Bogotá podría dar un salto clave en su movilidad. Una propuesta para ampliar la Primera Línea del Metro hasta la calle 100 ya está sobre la mesa y avanza como una de las apuestas más ambiciosas para transformar el transporte en el norte de la ciudad.
La iniciativa fue presentada por la multinacional China Harbour Engineering Company, con una inversión estimada cercana a los 3,4 billones de pesos, bajo el modelo de Asociación Público-Privada de iniciativa privada.
Este proyecto cobra fuerza tras haber sido incluido en el Plan Distrital de Desarrollo, lo que le da viabilidad política y técnica en su camino hacia la ejecución.
Se sumarían tres nuevas estaciones a las 16 que actualmente están
La ampliación no solo extendería el sistema, sino que sumaría tres nuevas estaciones a las 16 que actualmente están en construcción: calle 82, calle 93 y calle 102, conectando zonas clave como Chapinero y Usaquén, además de integrarse con corredores estratégicos.
Sobre el tema habló el concejal Juan David Quintero quien destacó el avance y aseguró que la ciudad está cada vez más cerca de hacer realidad esta extensión. “Cada día estamos más cerca de que la extensión de la Primera Línea del Metro hasta la calle 100 sea una realidad”, afirmó.
“Este proyecto agrega tres nuevas estaciones… y conecta el sistema con Usaquén, Chapinero y troncales estratégicas”, explicó el concejal.
La propuesta plantea elevar la altura del viaducto de 13 a cerca de 20 metros
Según lo que trascendió de esta iniciativa, uno de los puntos más innovadores está en el diseño.
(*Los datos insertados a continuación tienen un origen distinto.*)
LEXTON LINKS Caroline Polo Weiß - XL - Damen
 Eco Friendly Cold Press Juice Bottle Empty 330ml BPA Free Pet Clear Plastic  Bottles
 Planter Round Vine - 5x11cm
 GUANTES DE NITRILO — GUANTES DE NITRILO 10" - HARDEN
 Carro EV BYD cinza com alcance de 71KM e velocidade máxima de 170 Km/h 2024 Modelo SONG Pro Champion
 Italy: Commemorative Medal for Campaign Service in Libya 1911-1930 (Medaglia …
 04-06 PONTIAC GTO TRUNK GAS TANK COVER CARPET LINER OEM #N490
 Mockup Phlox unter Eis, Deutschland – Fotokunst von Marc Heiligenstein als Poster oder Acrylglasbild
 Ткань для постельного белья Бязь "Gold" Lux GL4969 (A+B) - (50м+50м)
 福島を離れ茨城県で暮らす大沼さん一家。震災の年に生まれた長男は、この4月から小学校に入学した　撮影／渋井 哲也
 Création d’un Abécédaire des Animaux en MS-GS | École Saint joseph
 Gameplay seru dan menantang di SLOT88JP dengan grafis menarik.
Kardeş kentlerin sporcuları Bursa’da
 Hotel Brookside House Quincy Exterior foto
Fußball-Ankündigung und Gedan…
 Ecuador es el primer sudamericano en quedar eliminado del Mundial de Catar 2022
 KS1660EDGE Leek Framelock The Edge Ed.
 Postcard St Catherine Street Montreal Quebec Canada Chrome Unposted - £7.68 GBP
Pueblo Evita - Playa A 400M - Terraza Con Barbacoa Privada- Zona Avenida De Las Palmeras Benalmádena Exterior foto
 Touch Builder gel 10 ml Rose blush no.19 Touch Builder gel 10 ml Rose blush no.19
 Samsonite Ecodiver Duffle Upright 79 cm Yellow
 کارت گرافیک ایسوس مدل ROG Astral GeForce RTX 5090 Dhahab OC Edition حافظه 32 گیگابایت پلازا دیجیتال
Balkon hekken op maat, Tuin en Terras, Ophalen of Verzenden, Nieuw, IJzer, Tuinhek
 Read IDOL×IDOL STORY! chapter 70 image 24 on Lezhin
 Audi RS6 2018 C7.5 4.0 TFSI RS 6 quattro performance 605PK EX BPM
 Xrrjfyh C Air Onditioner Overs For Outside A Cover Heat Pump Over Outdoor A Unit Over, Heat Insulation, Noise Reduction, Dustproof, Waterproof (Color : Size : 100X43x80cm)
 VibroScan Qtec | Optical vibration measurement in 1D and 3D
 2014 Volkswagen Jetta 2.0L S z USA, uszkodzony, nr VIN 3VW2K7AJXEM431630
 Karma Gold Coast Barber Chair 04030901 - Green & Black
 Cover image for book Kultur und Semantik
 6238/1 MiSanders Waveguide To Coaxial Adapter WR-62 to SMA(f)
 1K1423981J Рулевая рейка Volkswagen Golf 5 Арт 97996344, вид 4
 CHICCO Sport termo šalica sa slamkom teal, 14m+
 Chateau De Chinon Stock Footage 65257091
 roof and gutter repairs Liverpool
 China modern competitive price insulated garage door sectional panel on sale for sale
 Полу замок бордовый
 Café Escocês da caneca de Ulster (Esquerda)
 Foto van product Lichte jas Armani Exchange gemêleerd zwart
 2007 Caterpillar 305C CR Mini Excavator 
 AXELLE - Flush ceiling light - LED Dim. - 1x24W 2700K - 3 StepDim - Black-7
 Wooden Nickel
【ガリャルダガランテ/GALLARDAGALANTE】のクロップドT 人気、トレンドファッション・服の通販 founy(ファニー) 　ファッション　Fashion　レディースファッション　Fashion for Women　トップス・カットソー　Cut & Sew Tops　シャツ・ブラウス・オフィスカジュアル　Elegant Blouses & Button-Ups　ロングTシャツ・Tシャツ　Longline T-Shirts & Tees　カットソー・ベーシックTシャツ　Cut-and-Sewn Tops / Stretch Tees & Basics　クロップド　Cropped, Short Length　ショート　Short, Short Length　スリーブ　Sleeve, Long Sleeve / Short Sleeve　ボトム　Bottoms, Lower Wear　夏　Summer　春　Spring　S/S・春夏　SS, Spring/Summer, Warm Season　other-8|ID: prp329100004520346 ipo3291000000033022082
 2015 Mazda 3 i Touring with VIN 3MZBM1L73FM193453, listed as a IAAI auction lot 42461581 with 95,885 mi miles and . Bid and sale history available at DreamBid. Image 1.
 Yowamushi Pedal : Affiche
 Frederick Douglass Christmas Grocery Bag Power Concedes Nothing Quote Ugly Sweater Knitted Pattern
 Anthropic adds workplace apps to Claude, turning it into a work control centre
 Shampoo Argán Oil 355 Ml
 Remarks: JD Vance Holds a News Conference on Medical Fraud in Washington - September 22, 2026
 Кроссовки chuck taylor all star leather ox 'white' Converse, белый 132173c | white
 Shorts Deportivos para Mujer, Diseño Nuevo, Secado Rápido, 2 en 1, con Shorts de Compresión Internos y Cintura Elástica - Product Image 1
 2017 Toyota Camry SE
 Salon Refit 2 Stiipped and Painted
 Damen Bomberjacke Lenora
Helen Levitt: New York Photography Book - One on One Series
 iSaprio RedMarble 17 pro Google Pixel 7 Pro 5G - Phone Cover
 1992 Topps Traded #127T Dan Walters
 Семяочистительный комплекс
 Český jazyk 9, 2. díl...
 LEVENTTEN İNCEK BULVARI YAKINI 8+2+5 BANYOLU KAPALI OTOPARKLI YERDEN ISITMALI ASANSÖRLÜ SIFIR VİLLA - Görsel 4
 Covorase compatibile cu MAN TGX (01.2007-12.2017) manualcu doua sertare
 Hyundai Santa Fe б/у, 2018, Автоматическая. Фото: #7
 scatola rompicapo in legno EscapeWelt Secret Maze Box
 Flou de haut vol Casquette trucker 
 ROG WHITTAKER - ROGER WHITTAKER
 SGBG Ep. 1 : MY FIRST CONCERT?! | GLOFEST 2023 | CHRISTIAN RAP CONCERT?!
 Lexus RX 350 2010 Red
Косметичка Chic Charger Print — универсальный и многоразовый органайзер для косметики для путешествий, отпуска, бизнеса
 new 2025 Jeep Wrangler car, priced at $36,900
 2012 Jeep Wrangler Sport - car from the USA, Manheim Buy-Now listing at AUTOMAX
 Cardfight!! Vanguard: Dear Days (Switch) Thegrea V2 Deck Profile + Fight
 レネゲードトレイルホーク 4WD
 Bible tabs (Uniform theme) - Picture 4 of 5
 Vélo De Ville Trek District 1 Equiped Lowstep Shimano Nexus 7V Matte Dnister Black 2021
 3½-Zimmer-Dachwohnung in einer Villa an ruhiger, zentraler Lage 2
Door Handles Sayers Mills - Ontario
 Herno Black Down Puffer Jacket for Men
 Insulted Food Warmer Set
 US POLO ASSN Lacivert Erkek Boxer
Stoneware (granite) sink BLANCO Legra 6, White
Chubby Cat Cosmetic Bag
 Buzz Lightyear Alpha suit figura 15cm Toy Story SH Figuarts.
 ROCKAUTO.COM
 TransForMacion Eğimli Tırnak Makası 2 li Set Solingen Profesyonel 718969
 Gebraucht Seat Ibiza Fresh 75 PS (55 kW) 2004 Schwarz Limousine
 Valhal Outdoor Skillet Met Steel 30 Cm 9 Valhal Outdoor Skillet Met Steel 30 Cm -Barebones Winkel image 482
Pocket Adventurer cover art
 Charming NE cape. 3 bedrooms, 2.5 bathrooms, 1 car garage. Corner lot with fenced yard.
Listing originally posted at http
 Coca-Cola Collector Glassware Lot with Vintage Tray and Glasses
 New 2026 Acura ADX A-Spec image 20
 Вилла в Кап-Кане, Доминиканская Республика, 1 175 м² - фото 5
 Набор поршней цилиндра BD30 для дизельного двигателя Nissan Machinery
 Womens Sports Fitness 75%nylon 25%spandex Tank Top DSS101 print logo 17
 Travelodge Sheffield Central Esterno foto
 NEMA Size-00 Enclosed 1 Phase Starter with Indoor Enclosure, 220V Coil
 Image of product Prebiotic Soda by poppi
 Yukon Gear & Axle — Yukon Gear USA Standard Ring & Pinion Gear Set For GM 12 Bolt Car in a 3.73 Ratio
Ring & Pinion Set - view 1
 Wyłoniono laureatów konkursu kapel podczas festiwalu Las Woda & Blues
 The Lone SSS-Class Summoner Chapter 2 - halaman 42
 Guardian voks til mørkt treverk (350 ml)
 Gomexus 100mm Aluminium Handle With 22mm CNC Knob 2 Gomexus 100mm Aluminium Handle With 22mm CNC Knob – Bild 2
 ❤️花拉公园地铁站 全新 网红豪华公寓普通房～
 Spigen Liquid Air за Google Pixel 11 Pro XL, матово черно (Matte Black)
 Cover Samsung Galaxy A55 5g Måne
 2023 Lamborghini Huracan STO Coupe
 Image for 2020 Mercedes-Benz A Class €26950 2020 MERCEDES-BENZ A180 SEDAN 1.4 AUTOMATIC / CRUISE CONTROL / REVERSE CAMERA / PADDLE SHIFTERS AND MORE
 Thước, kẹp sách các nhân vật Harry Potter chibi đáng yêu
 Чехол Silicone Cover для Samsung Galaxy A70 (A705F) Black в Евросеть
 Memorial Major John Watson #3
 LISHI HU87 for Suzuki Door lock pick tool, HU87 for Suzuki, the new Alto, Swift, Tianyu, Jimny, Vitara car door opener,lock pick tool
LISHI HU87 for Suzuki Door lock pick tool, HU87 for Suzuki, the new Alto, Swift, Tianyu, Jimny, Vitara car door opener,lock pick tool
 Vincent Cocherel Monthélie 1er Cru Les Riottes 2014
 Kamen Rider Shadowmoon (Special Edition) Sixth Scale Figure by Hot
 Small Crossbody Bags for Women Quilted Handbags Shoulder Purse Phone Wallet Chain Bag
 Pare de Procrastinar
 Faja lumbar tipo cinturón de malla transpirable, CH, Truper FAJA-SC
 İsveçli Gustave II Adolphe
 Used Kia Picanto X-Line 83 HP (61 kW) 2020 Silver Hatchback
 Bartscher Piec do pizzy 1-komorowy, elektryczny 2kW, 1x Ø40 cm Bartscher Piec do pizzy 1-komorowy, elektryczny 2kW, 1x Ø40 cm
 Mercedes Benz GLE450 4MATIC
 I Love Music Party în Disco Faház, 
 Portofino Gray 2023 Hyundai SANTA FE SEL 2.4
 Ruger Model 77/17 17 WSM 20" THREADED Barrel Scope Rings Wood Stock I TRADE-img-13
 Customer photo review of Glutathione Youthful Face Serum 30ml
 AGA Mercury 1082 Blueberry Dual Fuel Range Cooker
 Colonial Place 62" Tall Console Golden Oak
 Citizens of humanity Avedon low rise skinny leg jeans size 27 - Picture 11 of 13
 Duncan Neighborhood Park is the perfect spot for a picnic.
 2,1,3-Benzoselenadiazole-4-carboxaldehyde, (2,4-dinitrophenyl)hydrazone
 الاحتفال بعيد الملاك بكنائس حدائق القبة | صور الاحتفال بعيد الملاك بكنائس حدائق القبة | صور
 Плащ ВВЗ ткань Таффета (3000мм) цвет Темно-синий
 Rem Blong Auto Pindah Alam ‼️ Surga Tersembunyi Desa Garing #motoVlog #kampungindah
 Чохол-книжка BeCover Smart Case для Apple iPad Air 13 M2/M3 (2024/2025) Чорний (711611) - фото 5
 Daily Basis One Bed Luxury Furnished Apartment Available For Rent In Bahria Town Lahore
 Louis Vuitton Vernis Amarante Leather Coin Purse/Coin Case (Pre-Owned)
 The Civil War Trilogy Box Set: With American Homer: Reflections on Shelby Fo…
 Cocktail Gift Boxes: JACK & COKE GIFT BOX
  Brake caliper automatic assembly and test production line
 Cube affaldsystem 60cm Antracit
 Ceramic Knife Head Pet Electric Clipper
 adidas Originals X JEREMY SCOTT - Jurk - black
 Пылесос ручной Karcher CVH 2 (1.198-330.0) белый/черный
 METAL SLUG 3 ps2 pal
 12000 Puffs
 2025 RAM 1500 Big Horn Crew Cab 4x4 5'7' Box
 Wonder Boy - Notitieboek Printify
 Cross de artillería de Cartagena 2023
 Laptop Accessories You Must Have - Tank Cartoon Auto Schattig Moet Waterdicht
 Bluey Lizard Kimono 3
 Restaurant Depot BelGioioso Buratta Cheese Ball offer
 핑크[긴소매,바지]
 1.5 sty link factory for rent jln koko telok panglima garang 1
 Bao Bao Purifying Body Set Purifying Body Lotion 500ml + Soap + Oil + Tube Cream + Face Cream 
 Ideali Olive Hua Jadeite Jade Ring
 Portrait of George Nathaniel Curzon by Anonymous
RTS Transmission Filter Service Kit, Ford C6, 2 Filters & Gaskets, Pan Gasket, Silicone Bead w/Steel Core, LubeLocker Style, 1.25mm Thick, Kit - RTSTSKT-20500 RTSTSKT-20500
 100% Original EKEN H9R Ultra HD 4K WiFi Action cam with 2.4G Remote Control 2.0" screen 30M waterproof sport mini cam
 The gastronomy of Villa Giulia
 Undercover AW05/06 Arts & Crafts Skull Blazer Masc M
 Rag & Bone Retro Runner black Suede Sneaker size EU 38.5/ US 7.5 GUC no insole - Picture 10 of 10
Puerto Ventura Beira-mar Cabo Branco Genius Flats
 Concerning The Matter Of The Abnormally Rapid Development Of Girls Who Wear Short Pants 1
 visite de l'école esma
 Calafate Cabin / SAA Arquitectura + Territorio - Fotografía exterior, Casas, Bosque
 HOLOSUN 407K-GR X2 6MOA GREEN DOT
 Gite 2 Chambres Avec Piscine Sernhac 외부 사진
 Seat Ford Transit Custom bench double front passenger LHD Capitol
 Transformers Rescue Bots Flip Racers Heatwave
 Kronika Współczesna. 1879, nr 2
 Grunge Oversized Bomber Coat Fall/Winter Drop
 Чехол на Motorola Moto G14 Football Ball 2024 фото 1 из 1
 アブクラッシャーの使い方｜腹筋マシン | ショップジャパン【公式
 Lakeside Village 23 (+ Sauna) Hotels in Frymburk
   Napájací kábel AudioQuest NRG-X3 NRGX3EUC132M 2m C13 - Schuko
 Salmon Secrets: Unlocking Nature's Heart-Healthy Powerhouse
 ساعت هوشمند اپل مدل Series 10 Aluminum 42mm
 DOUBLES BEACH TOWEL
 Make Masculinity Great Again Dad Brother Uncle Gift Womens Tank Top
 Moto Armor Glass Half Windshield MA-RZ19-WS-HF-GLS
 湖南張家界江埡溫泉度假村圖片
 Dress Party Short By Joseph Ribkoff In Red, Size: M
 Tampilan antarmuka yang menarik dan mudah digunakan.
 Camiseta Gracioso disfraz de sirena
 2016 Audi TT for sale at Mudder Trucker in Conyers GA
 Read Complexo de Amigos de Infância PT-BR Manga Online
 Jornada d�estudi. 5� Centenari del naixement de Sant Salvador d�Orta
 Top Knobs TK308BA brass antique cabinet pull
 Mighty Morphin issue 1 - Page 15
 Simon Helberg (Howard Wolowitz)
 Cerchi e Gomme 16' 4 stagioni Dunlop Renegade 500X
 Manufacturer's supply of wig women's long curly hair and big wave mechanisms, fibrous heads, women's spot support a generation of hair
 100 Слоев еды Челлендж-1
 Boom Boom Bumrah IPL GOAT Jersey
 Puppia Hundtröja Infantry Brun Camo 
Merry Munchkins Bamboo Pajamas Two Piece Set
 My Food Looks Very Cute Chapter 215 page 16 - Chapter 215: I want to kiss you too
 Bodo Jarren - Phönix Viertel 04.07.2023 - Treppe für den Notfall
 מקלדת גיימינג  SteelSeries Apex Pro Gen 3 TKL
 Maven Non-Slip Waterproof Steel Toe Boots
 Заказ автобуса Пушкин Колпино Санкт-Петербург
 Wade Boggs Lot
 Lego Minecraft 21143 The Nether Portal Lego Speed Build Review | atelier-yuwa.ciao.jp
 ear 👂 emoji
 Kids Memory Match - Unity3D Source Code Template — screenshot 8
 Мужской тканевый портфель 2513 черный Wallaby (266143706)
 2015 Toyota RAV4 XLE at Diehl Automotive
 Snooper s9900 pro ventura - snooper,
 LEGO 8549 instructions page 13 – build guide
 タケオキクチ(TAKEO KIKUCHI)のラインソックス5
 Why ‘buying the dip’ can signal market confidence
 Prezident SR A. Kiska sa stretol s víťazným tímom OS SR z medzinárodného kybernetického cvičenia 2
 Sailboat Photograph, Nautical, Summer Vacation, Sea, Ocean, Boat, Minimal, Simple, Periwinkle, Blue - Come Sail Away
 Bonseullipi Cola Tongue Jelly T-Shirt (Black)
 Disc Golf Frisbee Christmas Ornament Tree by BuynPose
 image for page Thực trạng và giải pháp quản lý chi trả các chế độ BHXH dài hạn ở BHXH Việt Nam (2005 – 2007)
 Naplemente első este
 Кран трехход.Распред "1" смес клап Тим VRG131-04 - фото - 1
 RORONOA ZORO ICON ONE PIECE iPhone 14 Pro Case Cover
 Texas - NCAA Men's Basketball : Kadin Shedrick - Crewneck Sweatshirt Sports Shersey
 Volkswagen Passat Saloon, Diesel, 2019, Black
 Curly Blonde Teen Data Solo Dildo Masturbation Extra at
La propuesta plantea elevar la altura del viaducto de 13 a cerca de 20 metros, lo que permitiría superar estructuras existentes en la Autopista Norte sin necesidad de demoliciones costosas.
En ese sentido, los expertos aseguraron que este ajuste técnico resolvería uno de los principales obstáculos que frenaban la expansión del metro hacia el norte de la capital.
En términos de operación, el proyecto contempla una extensión de 3,2 kilómetros adicionales, con estándares internacionales en seguridad y eficiencia. Además, se proyecta un aumento del 10% en la demanda del sistema, lo que significaría entre 60 mil y 80 mil nuevos usuarios diarios. Eso llevaría el total a cerca de 600 mil pasajeros movilizados cada día.
También se prevé la incorporación de ocho trenes adicionales, alcanzando un total de 38, con tecnología eléctrica, velocidades de diseño de hasta 90 kilómetros por hora y operación comercial cercana a los 43 kilómetros por hora.
La extensión conectaría con troncales de TransMilenio
Otro de los puntos clave es la integración con otros sistemas de transporte. La extensión conectaría con troncales de TransMilenio como la avenida 68 y la Caracas, así como con el Regiotram del Norte, fortaleciendo la movilidad en una ciudad que históricamente ha tenido desconexiones entre el norte, el centro y el sur.
El proyecto además apuesta por mejorar el espacio público, con estaciones más compactas, mejor iluminación, accesibilidad para peatones y biciusuarios, y reducción de zonas inseguras bajo el viaducto.
Ahora, la iniciativa entra en fase de evaluación técnica por parte de la Empresa Metro de Bogotá, que deberá definir su viabilidad bajo los requisitos legales de este tipo de proyectos.
Para sus impulsores, esta propuesta marca un punto de inflexión en la movilidad de la ciudad, al proyectar un sistema más conectado, moderno y acorde con el crecimiento urbano de Bogotá.